_Your goal_:
The records are to be repeated exactly, and any images in them are to be dropped.

[Document images with source code]

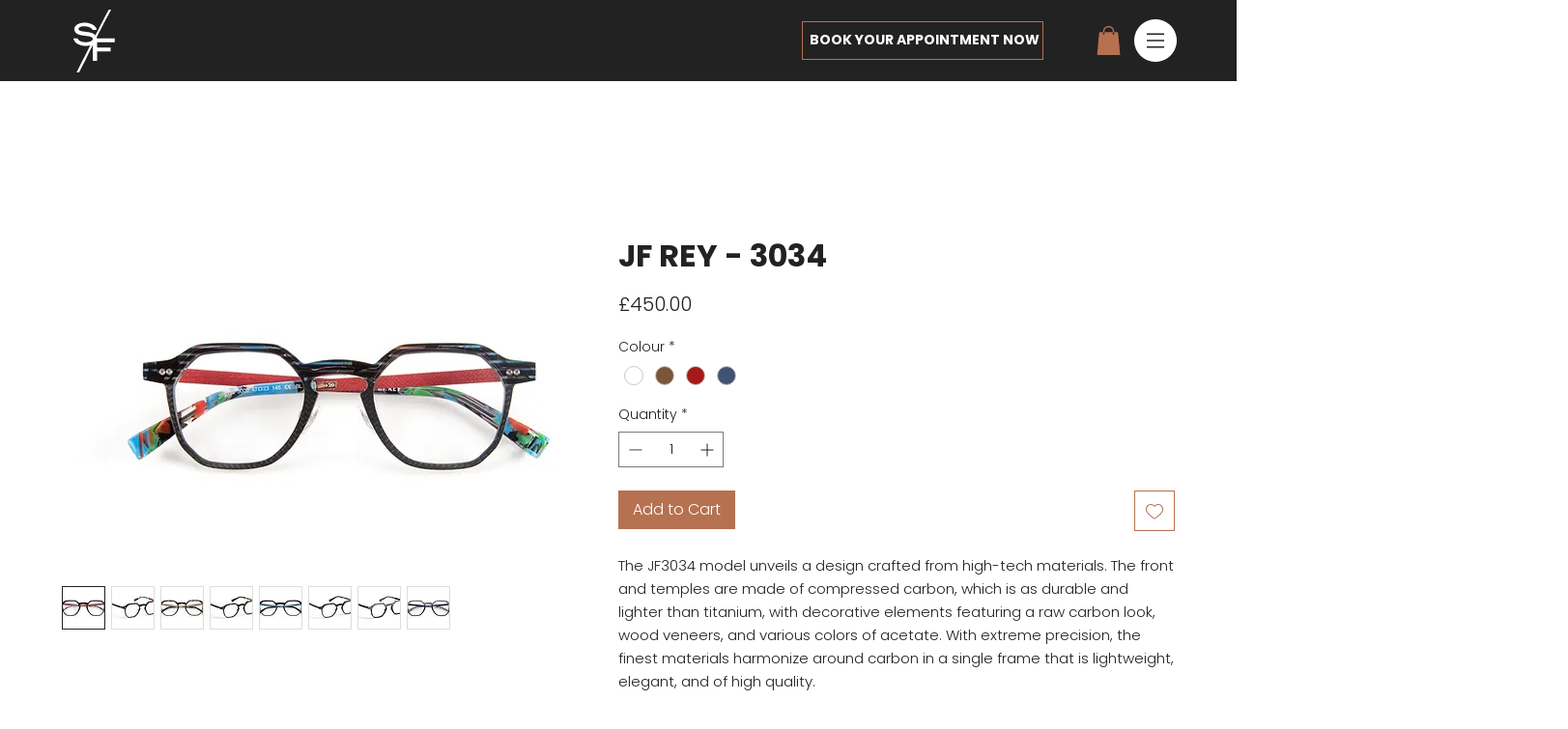

--- FILE ---
content_type: image/svg+xml
request_url: https://static.wixstatic.com/shapes/b6b804_3d74eb1a882a4c08b5084751b0e1d89c.svg
body_size: 3964
content:
<?xml version="1.0" encoding="UTF-8"?>
<svg data-bbox="-0.029 0 60.028 22" viewBox="0 0 60 22" xmlns="http://www.w3.org/2000/svg" data-type="color">
    <g>
        <path d="M46.34 22c-.73 0-1.49-.06-2.24-.18-2.72-.42-5.24-1.73-7.15-3.64-.05.76-.6 1.15-1.15 1.15-.41 0-.82-.21-1.13-.59-.27-.33-.9-1.39-1.43-2.41-1.12-2.17-1.02-2.63-.97-2.86a.796.796 0 0 1 .76-.64c.24 0 .48.06 1.02.64-.4-1.26-.56-2.57-.47-3.84-.15-.17-.24-.38-.26-.62 0-.01-.07-1.18-.1-1.83-.42-.31-1.66-.96-3.23-.98-1.57.02-2.81.67-3.23.98-.03.65-.1 1.82-.1 1.83-.01.24-.11.45-.26.62.09 1.28-.06 2.58-.47 3.84.54-.58.78-.64 1.02-.64.11 0 .23.03.33.08.22.11.37.31.43.56.05.22.15.69-.97 2.86-.53 1.02-1.15 2.08-1.43 2.41-.32.38-.72.59-1.13.59-.55 0-1.1-.4-1.15-1.15-1.9 1.91-4.43 3.22-7.15 3.64-.75.12-1.5.18-2.24.18-2.6 0-4.98-.73-6.87-2.11-2.24-1.63-3.67-4.04-4.12-6.96-.05-.31-.08-.62-.1-.94-.31-.03-.65-.08-.99-.15-1.04-.22-1.35-.78-1.44-1.15-.13-.21-.18-.47-.13-.75.11-.63.69-1.17 1.54-1.46.57-.19 1.15-.28 1.62-.32.44-1.2 1.12-2.33 2-3.38C7.19 2.41 10.04.79 13.21.23 14.1.08 14.97 0 15.81 0c2.48 0 4.66.67 6.47 1.98 1.31.95 2.36 2.21 3.08 3.71.97-.85 2.85-1.48 4.49-1.53h.3c1.64.05 3.53.68 4.49 1.53.72-1.5 1.76-2.76 3.08-3.71C39.54.67 41.72 0 44.2 0c.84 0 1.71.08 2.59.23 3.17.56 6.03 2.17 8.03 4.55.89 1.05 1.56 2.18 2 3.38.47.04 1.05.13 1.62.32.85.28 1.43.83 1.54 1.46.05.27 0 .54-.13.75-.09.37-.4.94-1.44 1.15-.34.07-.69.12-.99.15-.02.32-.05.63-.1.94-.45 2.92-1.87 5.33-4.12 6.96-1.9 1.38-4.27 2.11-6.87 2.11ZM44.2 2.05c-2.04 0-3.81.53-5.26 1.59-1.78 1.29-2.9 3.25-3.24 5.67-.67 4.85 3.32 9.66 8.72 10.49.65.1 1.29.15 1.92.15 2.16 0 4.12-.59 5.65-1.71 1.79-1.3 2.93-3.24 3.29-5.62.34-2.22-.39-4.54-2.07-6.52-1.7-2.01-4.11-3.38-6.8-3.85-.76-.13-1.51-.2-2.23-.2Zm-28.4 0c-.72 0-1.47.07-2.23.2-2.68.47-5.1 1.84-6.8 3.85-1.67 1.98-2.41 4.29-2.07 6.52.37 2.37 1.5 4.31 3.29 5.62 1.54 1.12 3.49 1.71 5.65 1.71.63 0 1.27-.05 1.92-.15 5.4-.84 9.4-5.64 8.73-10.49-.33-2.42-1.45-4.38-3.24-5.67-1.46-1.05-3.23-1.59-5.26-1.59Z" fill="#000000" data-color="1"/>
        <path d="M58.23 9.11c-.72-.24-1.47-.3-1.89-.31-.4-1.26-1.08-2.48-2.03-3.59-1.9-2.25-4.62-3.79-7.64-4.32-3.32-.58-6.28-.02-8.56 1.63-1.67 1.2-2.87 2.96-3.47 5.04-.02-.32-.03-.61-.03-.73 0-.72-2.21-1.95-4.52-2.01h-.2c-2.31.06-4.52 1.29-4.52 2.01 0 .12-.01.4-.03.73-.6-2.08-1.8-3.84-3.47-5.04C19.59.87 16.63.31 13.31.89c-3.02.53-5.73 2.07-7.64 4.32-.94 1.11-1.62 2.33-2.03 3.59-.42.01-1.17.07-1.89.31C.66 9.47.5 10.2.76 10.4c0 0-.05.57.94.78.57.12 1.14.17 1.52.19 0 .49.02.97.1 1.45.42 2.74 1.75 5 3.85 6.52 1.79 1.3 4.04 1.98 6.48 1.98.7 0 1.41-.06 2.13-.17 3.66-.57 6.75-2.76 8.48-5.62l.61.41c-.64.93-1.17 1.82-1.17 2.11 0 .67.63.83 1.09.26.47-.57 2.71-4.56 2.19-4.81-.14-.07-.71.56-1.34 1.37l-.75-.56c.7-1.57 1-3.29.8-5.02.16-.03.28-.16.29-.33 0-.07.1-1.62.1-2.09.22-.3 1.79-1.33 3.89-1.35 2.1.02 3.68 1.05 3.89 1.35 0 .46.1 2.02.1 2.09 0 .17.13.3.29.33-.2 1.73.1 3.45.8 5.02l-.75.56c-.62-.82-1.19-1.44-1.34-1.37-.52.26 1.72 4.24 2.19 4.81.47.57 1.09.41 1.09-.26 0-.29-.53-1.19-1.17-2.11l.61-.41c1.73 2.86 4.82 5.05 8.48 5.62.72.11 1.44.17 2.13.17 2.44 0 4.69-.68 6.48-1.98 2.1-1.52 3.43-3.78 3.85-6.52.07-.48.11-.97.1-1.45.38-.02.95-.07 1.52-.19.99-.21.94-.78.94-.78.26-.21.1-.93-.99-1.29ZM15.68 20.46c-3.06.47-5.93-.12-8.07-1.68-1.94-1.41-3.17-3.5-3.56-6.05-.77-5 3.54-10.1 9.41-11.13.81-.14 1.59-.21 2.35-.21 2.16 0 4.09.58 5.66 1.71 1.93 1.4 3.15 3.51 3.51 6.11.72 5.2-3.53 10.35-9.29 11.24Zm40.27-7.74c-.39 2.55-1.62 4.65-3.56 6.05-2.14 1.56-5.01 2.16-8.07 1.68-5.75-.89-10.01-6.04-9.29-11.24.36-2.6 1.57-4.72 3.51-6.11 1.57-1.14 3.5-1.71 5.66-1.71.76 0 1.54.07 2.35.21 5.87 1.03 10.18 6.13 9.41 11.12Z" fill="#ffffff" data-color="2"/>
        <path d="M15.68 20.46c-3.06.47-5.93-.12-8.07-1.68-1.94-1.41-3.17-3.5-3.56-6.05-.77-5 3.54-10.1 9.41-11.13.81-.14 1.59-.21 2.35-.21 2.16 0 4.09.58 5.66 1.71 1.93 1.4 3.15 3.51 3.51 6.11.72 5.2-3.53 10.35-9.29 11.24Zm40.27-7.74c-.39 2.55-1.62 4.65-3.56 6.05-2.14 1.56-5.01 2.16-8.07 1.68-5.75-.89-10.01-6.04-9.29-11.24.36-2.6 1.57-4.72 3.51-6.11 1.57-1.14 3.5-1.71 5.66-1.71.76 0 1.54.07 2.35.21 5.87 1.03 10.18 6.13 9.41 11.12Z" opacity=".25" fill="#000000" data-color="1"/>
    </g>
</svg>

_Task answer_:
--- FILE ---
content_type: image/svg+xml
request_url: https://static.wixstatic.com/shapes/b6b804_3d74eb1a882a4c08b5084751b0e1d89c.svg
body_size: 3964
content:
<?xml version="1.0" encoding="UTF-8"?>
<svg data-bbox="-0.029 0 60.028 22" viewBox="0 0 60 22" xmlns="http://www.w3.org/2000/svg" data-type="color">
    <g>
        <path d="M46.34 22c-.73 0-1.49-.06-2.24-.18-2.72-.42-5.24-1.73-7.15-3.64-.05.76-.6 1.15-1.15 1.15-.41 0-.82-.21-1.13-.59-.27-.33-.9-1.39-1.43-2.41-1.12-2.17-1.02-2.63-.97-2.86a.796.796 0 0 1 .76-.64c.24 0 .48.06 1.02.64-.4-1.26-.56-2.57-.47-3.84-.15-.17-.24-.38-.26-.62 0-.01-.07-1.18-.1-1.83-.42-.31-1.66-.96-3.23-.98-1.57.02-2.81.67-3.23.98-.03.65-.1 1.82-.1 1.83-.01.24-.11.45-.26.62.09 1.28-.06 2.58-.47 3.84.54-.58.78-.64 1.02-.64.11 0 .23.03.33.08.22.11.37.31.43.56.05.22.15.69-.97 2.86-.53 1.02-1.15 2.08-1.43 2.41-.32.38-.72.59-1.13.59-.55 0-1.1-.4-1.15-1.15-1.9 1.91-4.43 3.22-7.15 3.64-.75.12-1.5.18-2.24.18-2.6 0-4.98-.73-6.87-2.11-2.24-1.63-3.67-4.04-4.12-6.96-.05-.31-.08-.62-.1-.94-.31-.03-.65-.08-.99-.15-1.04-.22-1.35-.78-1.44-1.15-.13-.21-.18-.47-.13-.75.11-.63.69-1.17 1.54-1.46.57-.19 1.15-.28 1.62-.32.44-1.2 1.12-2.33 2-3.38C7.19 2.41 10.04.79 13.21.23 14.1.08 14.97 0 15.81 0c2.48 0 4.66.67 6.47 1.98 1.31.95 2.36 2.21 3.08 3.71.97-.85 2.85-1.48 4.49-1.53h.3c1.64.05 3.53.68 4.49 1.53.72-1.5 1.76-2.76 3.08-3.71C39.54.67 41.72 0 44.2 0c.84 0 1.71.08 2.59.23 3.17.56 6.03 2.17 8.03 4.55.89 1.05 1.56 2.18 2 3.38.47.04 1.05.13 1.62.32.85.28 1.43.83 1.54 1.46.05.27 0 .54-.13.75-.09.37-.4.94-1.44 1.15-.34.07-.69.12-.99.15-.02.32-.05.63-.1.94-.45 2.92-1.87 5.33-4.12 6.96-1.9 1.38-4.27 2.11-6.87 2.11ZM44.2 2.05c-2.04 0-3.81.53-5.26 1.59-1.78 1.29-2.9 3.25-3.24 5.67-.67 4.85 3.32 9.66 8.72 10.49.65.1 1.29.15 1.92.15 2.16 0 4.12-.59 5.65-1.71 1.79-1.3 2.93-3.24 3.29-5.62.34-2.22-.39-4.54-2.07-6.52-1.7-2.01-4.11-3.38-6.8-3.85-.76-.13-1.51-.2-2.23-.2Zm-28.4 0c-.72 0-1.47.07-2.23.2-2.68.47-5.1 1.84-6.8 3.85-1.67 1.98-2.41 4.29-2.07 6.52.37 2.37 1.5 4.31 3.29 5.62 1.54 1.12 3.49 1.71 5.65 1.71.63 0 1.27-.05 1.92-.15 5.4-.84 9.4-5.64 8.73-10.49-.33-2.42-1.45-4.38-3.24-5.67-1.46-1.05-3.23-1.59-5.26-1.59Z" fill="#000000" data-color="1"/>
        <path d="M58.23 9.11c-.72-.24-1.47-.3-1.89-.31-.4-1.26-1.08-2.48-2.03-3.59-1.9-2.25-4.62-3.79-7.64-4.32-3.32-.58-6.28-.02-8.56 1.63-1.67 1.2-2.87 2.96-3.47 5.04-.02-.32-.03-.61-.03-.73 0-.72-2.21-1.95-4.52-2.01h-.2c-2.31.06-4.52 1.29-4.52 2.01 0 .12-.01.4-.03.73-.6-2.08-1.8-3.84-3.47-5.04C19.59.87 16.63.31 13.31.89c-3.02.53-5.73 2.07-7.64 4.32-.94 1.11-1.62 2.33-2.03 3.59-.42.01-1.17.07-1.89.31C.66 9.47.5 10.2.76 10.4c0 0-.05.57.94.78.57.12 1.14.17 1.52.19 0 .49.02.97.1 1.45.42 2.74 1.75 5 3.85 6.52 1.79 1.3 4.04 1.98 6.48 1.98.7 0 1.41-.06 2.13-.17 3.66-.57 6.75-2.76 8.48-5.62l.61.41c-.64.93-1.17 1.82-1.17 2.11 0 .67.63.83 1.09.26.47-.57 2.71-4.56 2.19-4.81-.14-.07-.71.56-1.34 1.37l-.75-.56c.7-1.57 1-3.29.8-5.02.16-.03.28-.16.29-.33 0-.07.1-1.62.1-2.09.22-.3 1.79-1.33 3.89-1.35 2.1.02 3.68 1.05 3.89 1.35 0 .46.1 2.02.1 2.09 0 .17.13.3.29.33-.2 1.73.1 3.45.8 5.02l-.75.56c-.62-.82-1.19-1.44-1.34-1.37-.52.26 1.72 4.24 2.19 4.81.47.57 1.09.41 1.09-.26 0-.29-.53-1.19-1.17-2.11l.61-.41c1.73 2.86 4.82 5.05 8.48 5.62.72.11 1.44.17 2.13.17 2.44 0 4.69-.68 6.48-1.98 2.1-1.52 3.43-3.78 3.85-6.52.07-.48.11-.97.1-1.45.38-.02.95-.07 1.52-.19.99-.21.94-.78.94-.78.26-.21.1-.93-.99-1.29ZM15.68 20.46c-3.06.47-5.93-.12-8.07-1.68-1.94-1.41-3.17-3.5-3.56-6.05-.77-5 3.54-10.1 9.41-11.13.81-.14 1.59-.21 2.35-.21 2.16 0 4.09.58 5.66 1.71 1.93 1.4 3.15 3.51 3.51 6.11.72 5.2-3.53 10.35-9.29 11.24Zm40.27-7.74c-.39 2.55-1.62 4.65-3.56 6.05-2.14 1.56-5.01 2.16-8.07 1.68-5.75-.89-10.01-6.04-9.29-11.24.36-2.6 1.57-4.72 3.51-6.11 1.57-1.14 3.5-1.71 5.66-1.71.76 0 1.54.07 2.35.21 5.87 1.03 10.18 6.13 9.41 11.12Z" fill="#ffffff" data-color="2"/>
        <path d="M15.68 20.46c-3.06.47-5.93-.12-8.07-1.68-1.94-1.41-3.17-3.5-3.56-6.05-.77-5 3.54-10.1 9.41-11.13.81-.14 1.59-.21 2.35-.21 2.16 0 4.09.58 5.66 1.71 1.93 1.4 3.15 3.51 3.51 6.11.72 5.2-3.53 10.35-9.29 11.24Zm40.27-7.74c-.39 2.55-1.62 4.65-3.56 6.05-2.14 1.56-5.01 2.16-8.07 1.68-5.75-.89-10.01-6.04-9.29-11.24.36-2.6 1.57-4.72 3.51-6.11 1.57-1.14 3.5-1.71 5.66-1.71.76 0 1.54.07 2.35.21 5.87 1.03 10.18 6.13 9.41 11.12Z" opacity=".25" fill="#000000" data-color="1"/>
    </g>
</svg>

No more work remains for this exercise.